Task description>
Drop the pictures and repeat the remaining data exactly.

Stored data entries:
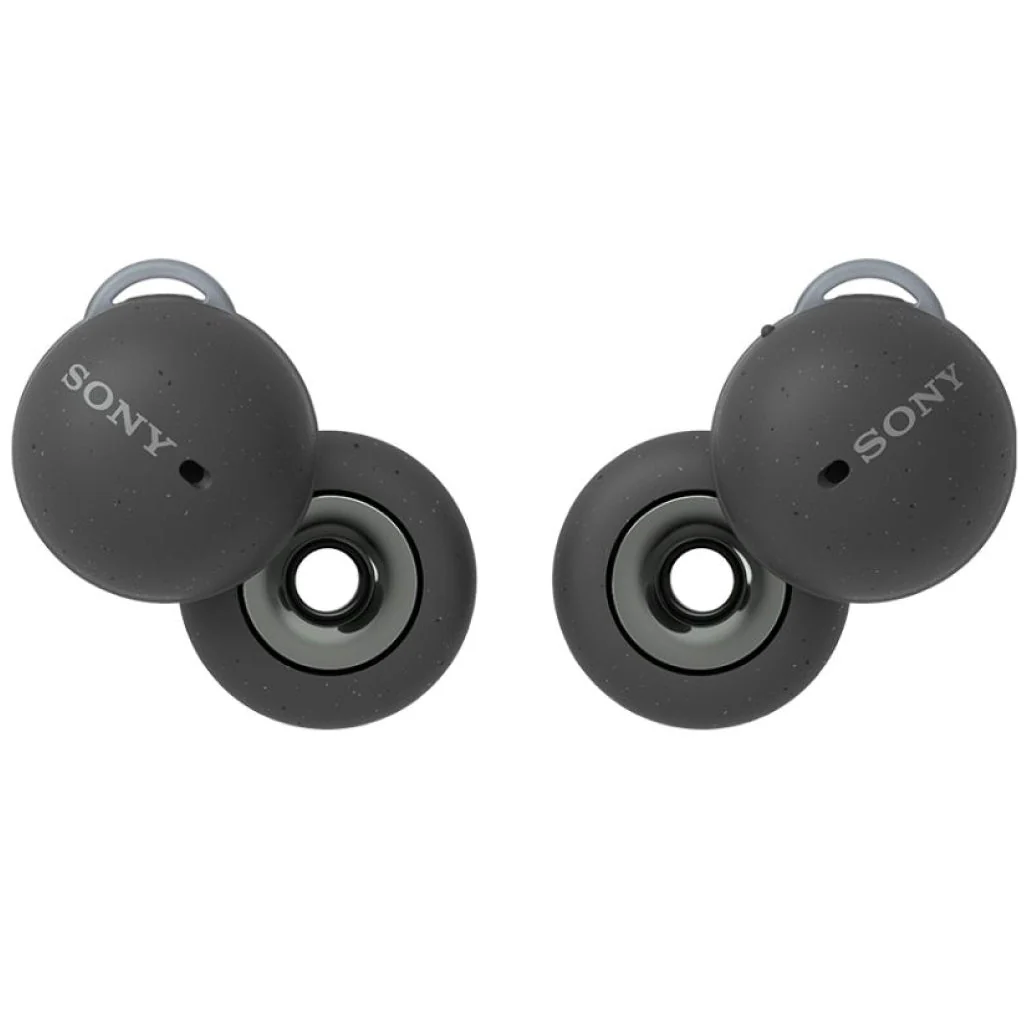 Sony - WF-L900 LinkBuds True Wireless Earbuds - Image 5
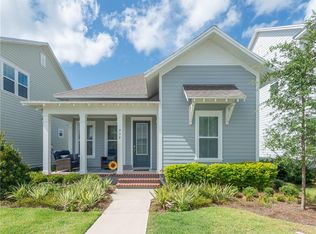 930 Civitas Way, Winter Garden, FL 34787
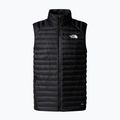 Vestă pentru bărbați  The North Face Bettaforca Lt Down black/black 5
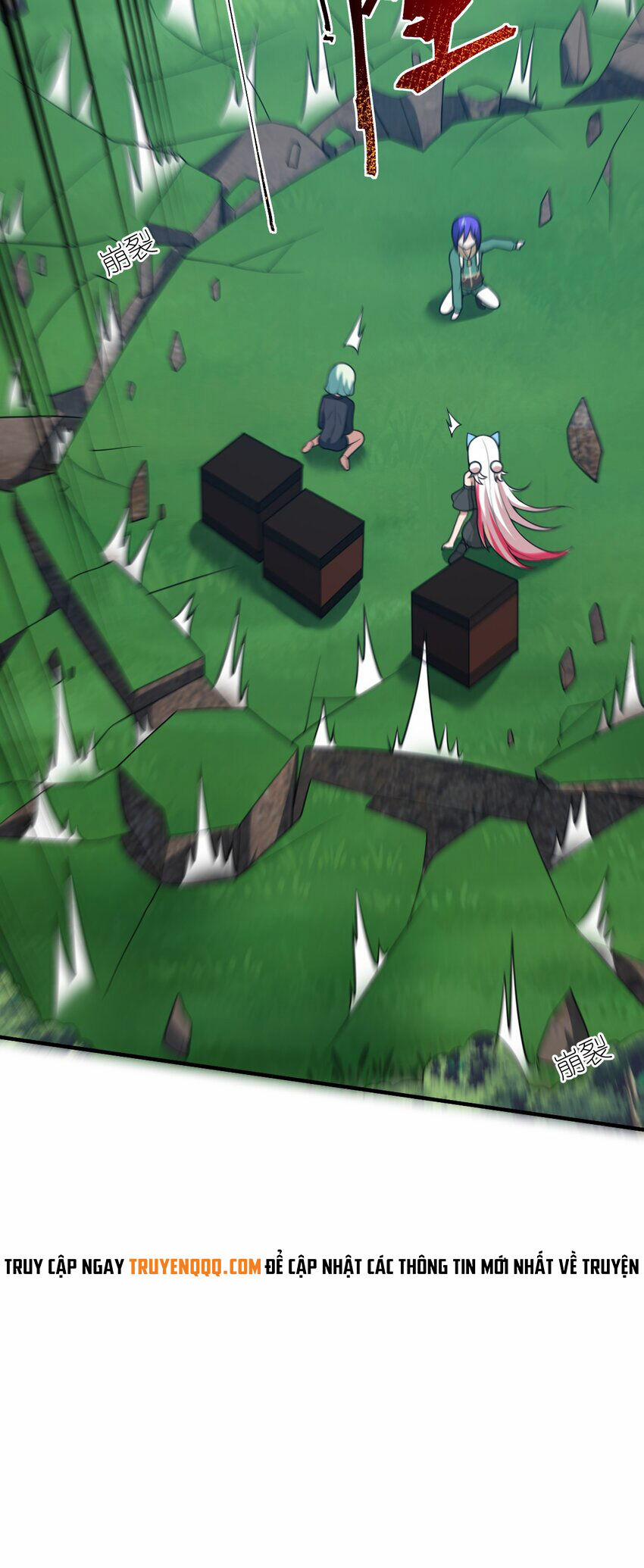 Ma Vương Trở Lại 95 trang 39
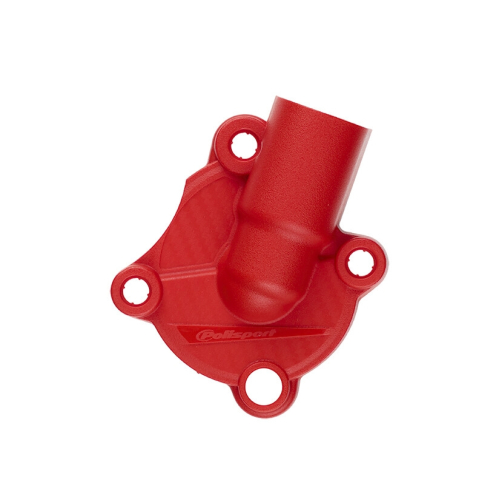 Polisport - Polisport Waterpump Guard - Red - 8484400002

Expected answer>
 Sony - WF-L900 LinkBuds True Wireless Earbuds - Image 5
 930 Civitas Way, Winter Garden, FL 34787
 Vestă pentru bărbați  The North Face Bettaforca Lt Down black/black 5
 Ma Vương Trở Lại 95 trang 39
 Polisport - Polisport Waterpump Guard - Red - 8484400002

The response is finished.